** begin STORED ROWS **

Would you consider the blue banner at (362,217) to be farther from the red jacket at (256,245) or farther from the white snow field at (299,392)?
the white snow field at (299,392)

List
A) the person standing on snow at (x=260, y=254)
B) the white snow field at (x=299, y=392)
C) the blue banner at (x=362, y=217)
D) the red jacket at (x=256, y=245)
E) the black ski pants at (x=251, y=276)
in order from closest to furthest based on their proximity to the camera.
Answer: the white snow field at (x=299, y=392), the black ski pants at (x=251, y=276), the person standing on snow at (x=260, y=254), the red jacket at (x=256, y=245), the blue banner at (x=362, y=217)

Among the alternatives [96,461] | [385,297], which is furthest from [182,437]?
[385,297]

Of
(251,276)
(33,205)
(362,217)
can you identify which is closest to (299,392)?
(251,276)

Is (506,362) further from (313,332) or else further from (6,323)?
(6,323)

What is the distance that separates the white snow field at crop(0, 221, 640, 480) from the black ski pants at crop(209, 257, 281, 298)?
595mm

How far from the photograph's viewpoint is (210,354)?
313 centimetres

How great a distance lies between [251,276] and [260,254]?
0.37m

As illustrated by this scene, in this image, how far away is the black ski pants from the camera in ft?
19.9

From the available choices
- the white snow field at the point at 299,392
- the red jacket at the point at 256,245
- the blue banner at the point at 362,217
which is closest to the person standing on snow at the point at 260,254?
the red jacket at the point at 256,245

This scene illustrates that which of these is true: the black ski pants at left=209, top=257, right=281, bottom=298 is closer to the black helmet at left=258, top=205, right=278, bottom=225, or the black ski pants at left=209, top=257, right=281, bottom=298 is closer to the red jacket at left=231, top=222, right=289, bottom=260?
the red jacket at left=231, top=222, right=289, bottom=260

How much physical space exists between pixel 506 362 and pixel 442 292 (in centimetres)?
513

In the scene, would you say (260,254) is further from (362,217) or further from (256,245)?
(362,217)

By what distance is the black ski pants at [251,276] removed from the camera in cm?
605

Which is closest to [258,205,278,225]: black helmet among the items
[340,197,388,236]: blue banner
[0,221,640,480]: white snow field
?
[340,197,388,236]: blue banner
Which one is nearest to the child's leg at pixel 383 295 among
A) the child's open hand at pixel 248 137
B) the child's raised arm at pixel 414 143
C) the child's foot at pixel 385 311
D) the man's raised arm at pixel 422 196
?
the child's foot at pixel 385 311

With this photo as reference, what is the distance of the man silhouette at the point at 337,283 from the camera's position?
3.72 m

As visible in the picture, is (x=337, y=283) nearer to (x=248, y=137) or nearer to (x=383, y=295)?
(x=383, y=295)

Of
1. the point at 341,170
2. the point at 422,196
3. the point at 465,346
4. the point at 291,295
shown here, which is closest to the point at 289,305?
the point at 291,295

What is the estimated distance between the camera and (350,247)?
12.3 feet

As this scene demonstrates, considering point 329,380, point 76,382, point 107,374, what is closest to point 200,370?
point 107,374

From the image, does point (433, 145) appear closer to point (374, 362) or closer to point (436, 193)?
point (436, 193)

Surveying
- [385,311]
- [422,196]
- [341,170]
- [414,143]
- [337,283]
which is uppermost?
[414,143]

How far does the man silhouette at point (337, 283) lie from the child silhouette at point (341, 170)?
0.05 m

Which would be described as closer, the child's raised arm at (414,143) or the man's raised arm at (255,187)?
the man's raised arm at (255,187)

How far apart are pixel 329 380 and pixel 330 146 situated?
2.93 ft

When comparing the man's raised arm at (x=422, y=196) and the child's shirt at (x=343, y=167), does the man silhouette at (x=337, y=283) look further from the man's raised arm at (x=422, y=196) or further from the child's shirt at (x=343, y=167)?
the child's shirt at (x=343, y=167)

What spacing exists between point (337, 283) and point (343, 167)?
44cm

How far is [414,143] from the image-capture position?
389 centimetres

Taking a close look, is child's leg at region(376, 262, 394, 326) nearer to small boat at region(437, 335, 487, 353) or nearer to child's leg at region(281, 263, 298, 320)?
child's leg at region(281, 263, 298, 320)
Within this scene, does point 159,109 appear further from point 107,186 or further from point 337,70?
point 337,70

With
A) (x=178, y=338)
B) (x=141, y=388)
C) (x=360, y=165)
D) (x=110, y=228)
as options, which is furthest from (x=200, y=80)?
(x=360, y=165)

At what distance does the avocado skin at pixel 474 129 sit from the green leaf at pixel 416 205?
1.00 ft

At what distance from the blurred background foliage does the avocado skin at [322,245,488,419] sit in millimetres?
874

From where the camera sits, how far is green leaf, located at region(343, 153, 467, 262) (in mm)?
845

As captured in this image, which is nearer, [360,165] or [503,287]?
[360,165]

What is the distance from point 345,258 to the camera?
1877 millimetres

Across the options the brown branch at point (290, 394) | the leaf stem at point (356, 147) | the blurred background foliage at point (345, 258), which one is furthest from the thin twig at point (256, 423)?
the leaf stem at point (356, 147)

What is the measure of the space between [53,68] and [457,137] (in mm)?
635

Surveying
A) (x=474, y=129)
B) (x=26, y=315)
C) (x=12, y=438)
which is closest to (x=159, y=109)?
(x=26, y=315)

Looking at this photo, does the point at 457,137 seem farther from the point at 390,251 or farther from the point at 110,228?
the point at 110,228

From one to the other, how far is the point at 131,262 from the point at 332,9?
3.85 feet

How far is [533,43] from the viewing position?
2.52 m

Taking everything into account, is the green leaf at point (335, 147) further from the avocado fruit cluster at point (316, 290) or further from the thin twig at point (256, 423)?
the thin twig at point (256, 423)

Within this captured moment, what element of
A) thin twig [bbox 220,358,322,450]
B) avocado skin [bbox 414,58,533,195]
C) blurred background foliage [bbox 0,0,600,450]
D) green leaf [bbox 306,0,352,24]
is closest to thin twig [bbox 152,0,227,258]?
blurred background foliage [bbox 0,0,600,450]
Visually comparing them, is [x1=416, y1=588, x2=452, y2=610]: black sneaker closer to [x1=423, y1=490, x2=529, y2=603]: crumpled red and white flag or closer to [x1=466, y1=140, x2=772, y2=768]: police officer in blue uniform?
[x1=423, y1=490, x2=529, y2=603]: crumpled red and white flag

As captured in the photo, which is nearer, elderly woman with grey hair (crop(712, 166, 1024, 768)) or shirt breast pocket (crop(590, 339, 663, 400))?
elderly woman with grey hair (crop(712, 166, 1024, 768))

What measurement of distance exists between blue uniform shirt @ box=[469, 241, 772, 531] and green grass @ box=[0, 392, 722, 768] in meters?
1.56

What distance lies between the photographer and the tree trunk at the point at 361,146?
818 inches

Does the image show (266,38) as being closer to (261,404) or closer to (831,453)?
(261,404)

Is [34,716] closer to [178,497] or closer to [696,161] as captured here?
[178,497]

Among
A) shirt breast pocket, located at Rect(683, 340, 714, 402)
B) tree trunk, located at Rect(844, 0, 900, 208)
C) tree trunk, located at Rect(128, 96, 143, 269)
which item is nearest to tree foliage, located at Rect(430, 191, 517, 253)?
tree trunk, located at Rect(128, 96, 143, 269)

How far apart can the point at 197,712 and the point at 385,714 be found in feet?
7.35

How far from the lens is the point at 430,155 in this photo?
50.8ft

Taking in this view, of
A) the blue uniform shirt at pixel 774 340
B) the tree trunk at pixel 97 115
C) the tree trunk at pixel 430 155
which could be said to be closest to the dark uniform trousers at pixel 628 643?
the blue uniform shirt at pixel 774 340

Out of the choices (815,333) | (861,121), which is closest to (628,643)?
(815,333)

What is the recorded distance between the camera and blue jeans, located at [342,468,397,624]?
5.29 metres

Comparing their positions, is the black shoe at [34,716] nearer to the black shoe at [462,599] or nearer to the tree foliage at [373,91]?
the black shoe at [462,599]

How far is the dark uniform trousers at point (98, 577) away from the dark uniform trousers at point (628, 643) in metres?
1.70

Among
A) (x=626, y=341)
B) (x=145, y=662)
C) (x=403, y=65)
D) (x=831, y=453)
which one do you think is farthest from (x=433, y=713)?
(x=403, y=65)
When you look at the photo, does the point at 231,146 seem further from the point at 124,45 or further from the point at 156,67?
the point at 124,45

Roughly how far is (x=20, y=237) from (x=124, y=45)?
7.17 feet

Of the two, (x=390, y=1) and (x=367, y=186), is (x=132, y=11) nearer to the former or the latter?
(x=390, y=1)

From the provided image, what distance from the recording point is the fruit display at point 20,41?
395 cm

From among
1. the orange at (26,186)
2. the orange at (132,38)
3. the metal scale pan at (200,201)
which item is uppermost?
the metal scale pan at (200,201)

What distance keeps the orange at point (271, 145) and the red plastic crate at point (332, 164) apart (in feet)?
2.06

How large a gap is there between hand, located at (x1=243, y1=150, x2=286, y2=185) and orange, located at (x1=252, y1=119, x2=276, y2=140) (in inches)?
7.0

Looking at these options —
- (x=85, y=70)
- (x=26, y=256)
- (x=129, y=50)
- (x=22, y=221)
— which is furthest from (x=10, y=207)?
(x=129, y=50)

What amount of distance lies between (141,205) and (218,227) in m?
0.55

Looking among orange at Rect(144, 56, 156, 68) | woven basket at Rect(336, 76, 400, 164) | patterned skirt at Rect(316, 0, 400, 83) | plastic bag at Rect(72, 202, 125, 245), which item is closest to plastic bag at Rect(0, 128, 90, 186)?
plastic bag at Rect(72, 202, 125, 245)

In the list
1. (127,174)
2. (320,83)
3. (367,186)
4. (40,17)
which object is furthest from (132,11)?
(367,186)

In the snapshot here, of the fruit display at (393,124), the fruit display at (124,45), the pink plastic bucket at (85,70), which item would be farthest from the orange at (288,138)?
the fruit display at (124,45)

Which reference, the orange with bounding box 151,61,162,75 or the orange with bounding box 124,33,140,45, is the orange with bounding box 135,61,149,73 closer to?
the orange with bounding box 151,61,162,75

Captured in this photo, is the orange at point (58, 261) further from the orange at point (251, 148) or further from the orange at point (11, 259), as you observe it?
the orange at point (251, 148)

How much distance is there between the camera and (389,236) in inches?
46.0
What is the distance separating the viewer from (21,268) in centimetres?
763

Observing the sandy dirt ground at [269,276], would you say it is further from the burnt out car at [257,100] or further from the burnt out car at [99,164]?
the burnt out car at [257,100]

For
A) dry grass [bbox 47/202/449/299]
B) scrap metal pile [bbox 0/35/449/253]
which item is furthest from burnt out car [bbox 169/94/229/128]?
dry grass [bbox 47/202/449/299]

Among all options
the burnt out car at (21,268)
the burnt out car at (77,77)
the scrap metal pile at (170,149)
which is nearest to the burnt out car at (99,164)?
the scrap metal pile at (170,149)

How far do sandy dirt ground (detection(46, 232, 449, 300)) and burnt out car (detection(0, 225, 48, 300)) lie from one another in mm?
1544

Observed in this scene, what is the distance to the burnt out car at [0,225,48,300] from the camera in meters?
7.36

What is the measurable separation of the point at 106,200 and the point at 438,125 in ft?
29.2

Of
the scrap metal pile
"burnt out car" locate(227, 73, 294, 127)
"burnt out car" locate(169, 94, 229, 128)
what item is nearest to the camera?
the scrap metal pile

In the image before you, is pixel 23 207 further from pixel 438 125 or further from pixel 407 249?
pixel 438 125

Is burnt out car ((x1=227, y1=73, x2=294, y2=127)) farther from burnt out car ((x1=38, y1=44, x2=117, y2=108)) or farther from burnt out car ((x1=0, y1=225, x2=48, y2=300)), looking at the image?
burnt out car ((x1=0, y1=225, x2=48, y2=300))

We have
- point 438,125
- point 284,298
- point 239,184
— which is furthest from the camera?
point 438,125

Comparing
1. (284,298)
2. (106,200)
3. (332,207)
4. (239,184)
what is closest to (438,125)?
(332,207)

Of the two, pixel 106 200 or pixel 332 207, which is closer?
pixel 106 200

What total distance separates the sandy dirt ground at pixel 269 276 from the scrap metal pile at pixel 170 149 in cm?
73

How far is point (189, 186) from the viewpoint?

** end STORED ROWS **

_GOAL_. Look above for the line containing "Among all options", then transcribe it and all lines after it through the last, exactly and with nothing else.

_THE RESPONSE_.
Among all options
the burnt out car at (21,268)
the burnt out car at (77,77)
the scrap metal pile at (170,149)
which is nearest to the burnt out car at (99,164)?
the scrap metal pile at (170,149)

How far do sandy dirt ground (detection(46, 232, 449, 300)) and burnt out car (detection(0, 225, 48, 300)) lie from one another in mm?
1544

Observed in this scene, what is the distance to the burnt out car at [0,225,48,300] from the camera in meters?
7.36

What is the measurable separation of the point at 106,200 and the point at 438,125 in ft?
29.2

Of
the scrap metal pile
"burnt out car" locate(227, 73, 294, 127)
"burnt out car" locate(169, 94, 229, 128)
what item is nearest to the camera?
the scrap metal pile

In the image before you, is pixel 23 207 further from pixel 438 125 or further from pixel 407 249?
pixel 438 125

Is burnt out car ((x1=227, y1=73, x2=294, y2=127)) farther from burnt out car ((x1=38, y1=44, x2=117, y2=108)) or farther from burnt out car ((x1=0, y1=225, x2=48, y2=300)), looking at the image?
burnt out car ((x1=0, y1=225, x2=48, y2=300))

We have
- point 438,125
- point 284,298
- point 239,184
— which is furthest from the camera?
point 438,125

Comparing
1. (284,298)
2. (106,200)
3. (332,207)
4. (239,184)
what is closest to (438,125)?
(332,207)

Of the two, pixel 106 200 or pixel 332 207, which is closer?
pixel 106 200

What total distance separates the sandy dirt ground at pixel 269 276 from the scrap metal pile at pixel 170 149 in cm?
73

How far is point (189, 186) from the viewpoint?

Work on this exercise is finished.